Fast-food restaurants are bracing themselves for another round of coordinated wage protests scheduled to take place today in major cities nationwide, including Las Vegas.
These “strikes” have made national headlines for more than two years now, driven by largely sympathetic media coverage. The protest organizers argue that the event is simply the next phase of a grass-roots movement. But new union spending disclosures released by the Labor Department tell a very different story — one of union coordination rather than grass-roots employee motivation.
Running the show is the Service Employees International Union, whose organizers are demanding “$15 and a union” — that is, a $15 minimum wage and representation by the SEIU. In an unscripted moment, the SEIU’s lead organizer on this campaign admitted that the $15 demand was arbitrary. In his words, “$10 was too low and $20 was too high, so we landed at $15.”
But it’s union representation, and the associated dues payments, that are the real goal of the SEIU. The union’s 2014 Labor Department filings show that more than $17 million was spent last year in pursuit of this prize, via Workers Organizing Committees in cities including New York, Los Angeles, Seattle, St. Louis, Detroit, Milwaukee and Chicago. These union-backed committees use the money to act as the hands and feet of the “grass-roots” fast-food protests.
Of course, they can’t do it on their own: To appear authentic and make a splash in the press, the campaign needs public relations help — and that help doesn’t come cheap. Controversial New York-based PR firm BerlinRosen was paid a cool $1.3 million for the job in 2014, up from $848,000 in 2013 and $393,000 in 2012. (Remember: These hefty PR retainers are funded from the paychecks of janitors and cafeteria workers.)
BerlinRosen is tasked with taking the stories of a handful of disaffected fast-food employees and getting the media to report on them as if they are the basis of a major labor uprising. The firm gives this story sizzle for each subsequent round of protests by including a new gimmick, like expanding the protests overseas or making promises of civil disobedience. For the upcoming protests, college students and campuses will take part.
Despite the big fees, BerlinRosen has made some bush-league mistakes. At a past protest, the Washington Examiner reported that numerous spokespeople — across different times and places — all relied exclusively on the same talking point about not being able to afford shoes for themselves or their children. One columnist who tried to reach a fast-food protester was directed to a PR agent — a vice president at BerlinRosen.
Last year, after my organization raised questions about the unintended consequences of a $15 minimum wage, one of BerlinRosen’s flacks responded by writing to editorial boards at major newspapers across the country, begging them not to publish our findings.
This sinister side of the fast-food movement—where dissenting voices are encouraged to shut up — was put into stark relief by SEIU organizer Kendall Fells, who oversees the fast-food protests. Asked in the spring of 2014 how they would respond if a restaurant employer resolved to discipline an employee walking off the job, he said: “We’ll bring 150 people and shut their store down, day after day after day.”
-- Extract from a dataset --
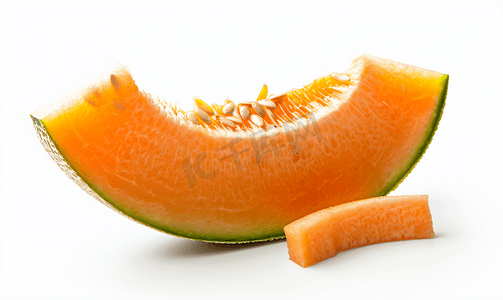 蜜瓜切摄影照片_一块成熟的瓜子有种子橙子果肉白色背景上孤立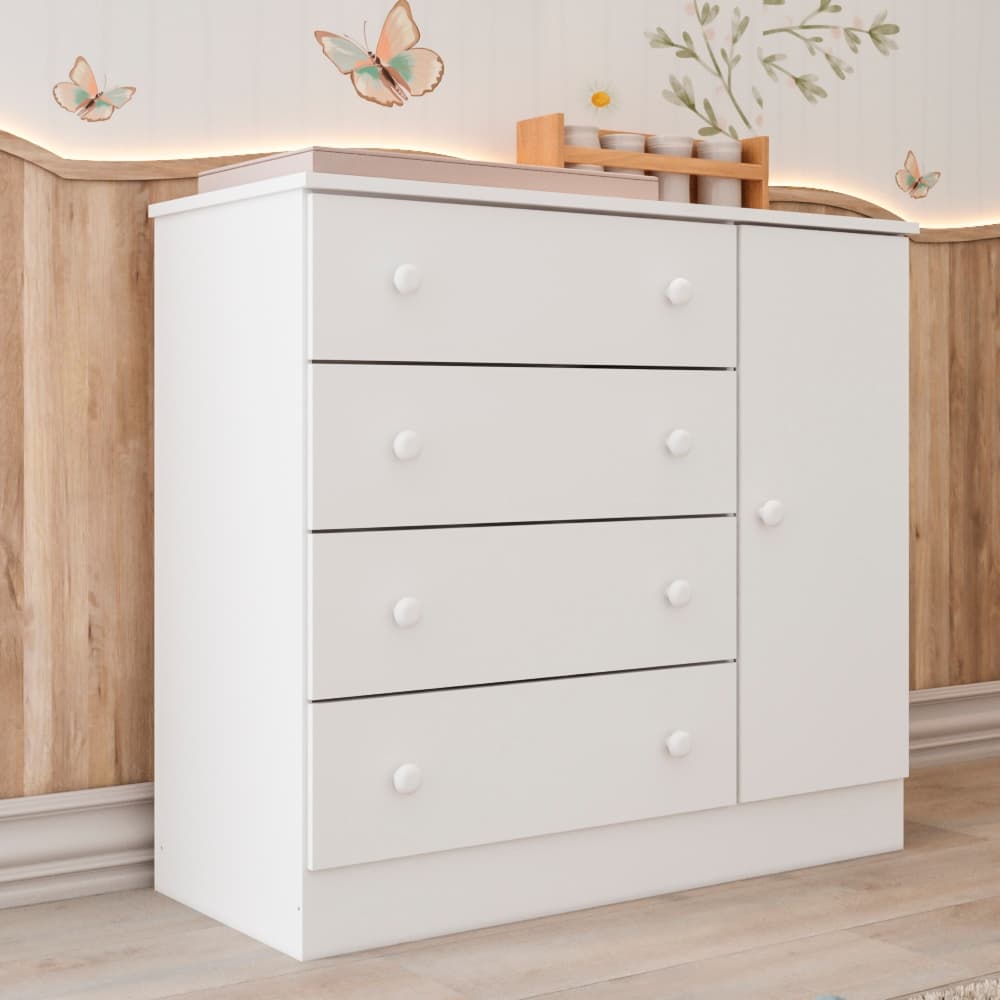 Cômoda Infantil 4 Gavetas com Porta Fraldário Lia 100% MDF Branca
It’s true that the SEIU and BerlinRosen have identified some compelling stories of employees whose lives are difficult. But these challenging life circumstances don’t justify an unworkable wage mandate that only creates more hardship. The cities of Oakland and San Francisco are currently experiencing this firsthand: In the months since voters passed labor union-supported wage mandates of $12.25 and $15 an hour respectively, businesses have shed employees and in some cases closed their doors entirely.
It’s these closed doors and lost opportunities behind the SEIU’s slick PR campaign that represent the real story of these fast-food “strikes” — and the real “union label.”
Michael Saltsman is research director at the Employment Policies Institute, which received support from restaurants, foundations and individuals.